NOAA researchers working in the Mariana Islands have measured a colossal stony coral inside the crater of an underwater volcano, and it may be more than 2,000 years old. Built by colonies of Porites rus, the formation covers roughly 14,500 square feet and spans about 200 feet across at its base, making it the largest Porites coral ever reported.
The headline number is jaw dropping, but the setting is the real twist. The coral sits in the Maug caldera, where carbon dioxide vents create naturally acidic seawater nearby, offering a rare look at how reef life might respond as oceans absorb more CO2. What can a 2,000-year survivor tell us about the reefs we may lose in our own lifetime?
A record-setting coral in the Mariana Islands
People in the area had known about the giant coral for years, but NOAA scientists only recently took the first approximate measurements during the 2025 National Coral Reef Monitoring Program surveys. “This coral was so big, we actually couldn’t easily measure it due to dive safety restrictions,” said Thomas Oliver, a chief scientist with the program.

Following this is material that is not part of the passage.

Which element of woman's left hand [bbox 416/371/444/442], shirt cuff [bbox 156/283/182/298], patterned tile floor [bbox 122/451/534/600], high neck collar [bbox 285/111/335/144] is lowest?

Measurements suggest the colony stretches more than 100 feet across at the top and covers about 14,500 square feet, which is roughly the size of three pro basketball courts. NOAA says it is about 3.4 times larger than the massive Porites colony documented in American Samoa in 2020, which helps explain why researchers are calling this a standout find.
How old can a coral get
Dating this coral is tricky because it does not leave clear growth bands. Hannah Barkley, a chief scientist with NOAA’s monitoring program, said “it is difficult to tell the true age of this coral because it doesn’t produce growth bands like other corals.”

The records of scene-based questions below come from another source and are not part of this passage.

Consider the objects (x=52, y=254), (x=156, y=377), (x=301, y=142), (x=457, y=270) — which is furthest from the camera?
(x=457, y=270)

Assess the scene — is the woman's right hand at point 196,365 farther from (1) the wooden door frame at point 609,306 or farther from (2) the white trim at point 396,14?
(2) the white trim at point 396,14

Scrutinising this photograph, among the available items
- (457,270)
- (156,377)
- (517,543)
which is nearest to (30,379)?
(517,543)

Instead, the team uses a rough outward growth estimate of about four tenths of an inch per year, and NOAA says the colony could be more than 2,050 years old. It is an estimate, not a final number, but it still hints at something rare, a reef builder that has persisted long enough to preserve century-scale clues about changing ocean conditions.
The surprise is where it lives
The Maug Islands are an uninhabited volcanic group in the Commonwealth of the Northern Mariana Islands about 450 miles north of Guam. During earlier NOAA expeditions, researchers described carbon dioxide bubbling from vents so constantly that it felt like “swimming in a glass of champagne.”

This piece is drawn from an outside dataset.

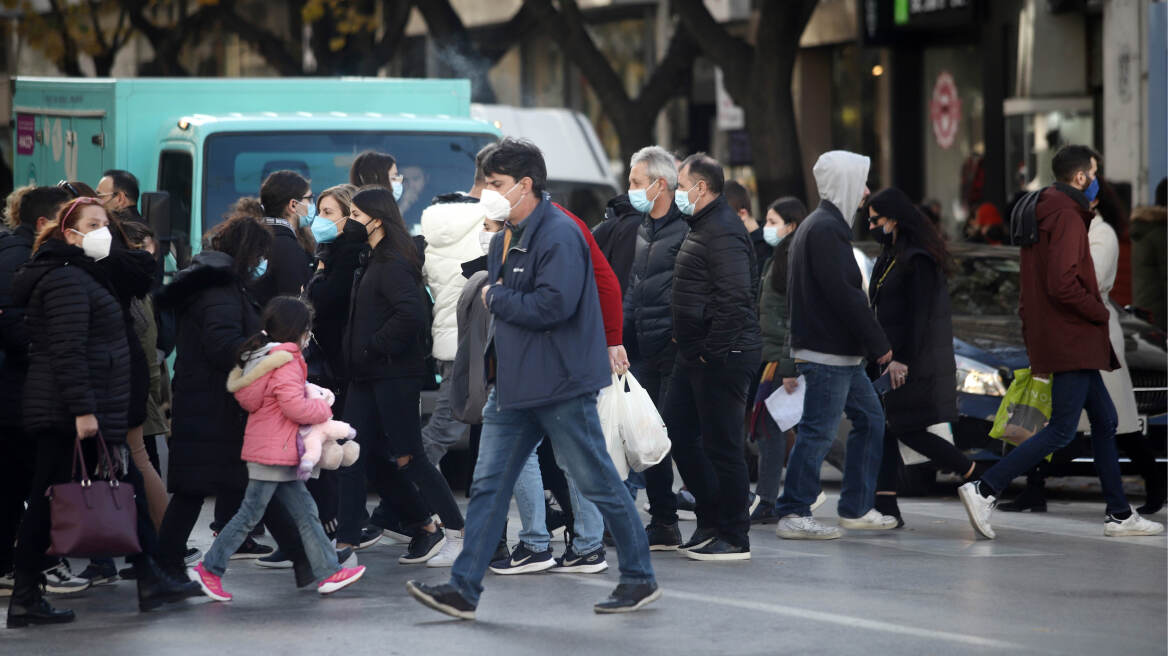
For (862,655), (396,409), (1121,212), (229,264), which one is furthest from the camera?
(1121,212)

NOAA calls the caldera a “natural laboratory” because the vents create acidic conditions within only a few yards of the source. Barkley said it is “remarkable” to see “a resilient and thriving mega coral, and a dead zone near the carbon dioxide vents” in the same area, with the giant coral thriving a few hundred yards away.
That close-range contrast lets scientists compare reef communities under elevated CO2 with those nearby in more typical seawater. NOAA researchers have said Maug is a unique in-the-water lab in U.S. waters, and that rising carbon dioxide in seawater makes it harder for corals to build skeletons.
A bright spot against a tough global backdrop
The discovery lands at a tense moment for reefs because heat stress can drive bleaching and mass die-offs. NOAA reports that the third global bleaching event from 2014 to 2017 brought bleaching-level heat stress to more than 75 percent of global reefs, and nearly 30 percent faced mortality-level stress.
So this “megacoral” is a clue, not a promise, since reefs can still be declining even when a few extraordinary colonies survive. NOAA’s monitoring work in the Marianas is described as a routine ocean health check, and it has also pointed to major losses, including findings that suggest about half of the region’s coral has been lost over the past two decades.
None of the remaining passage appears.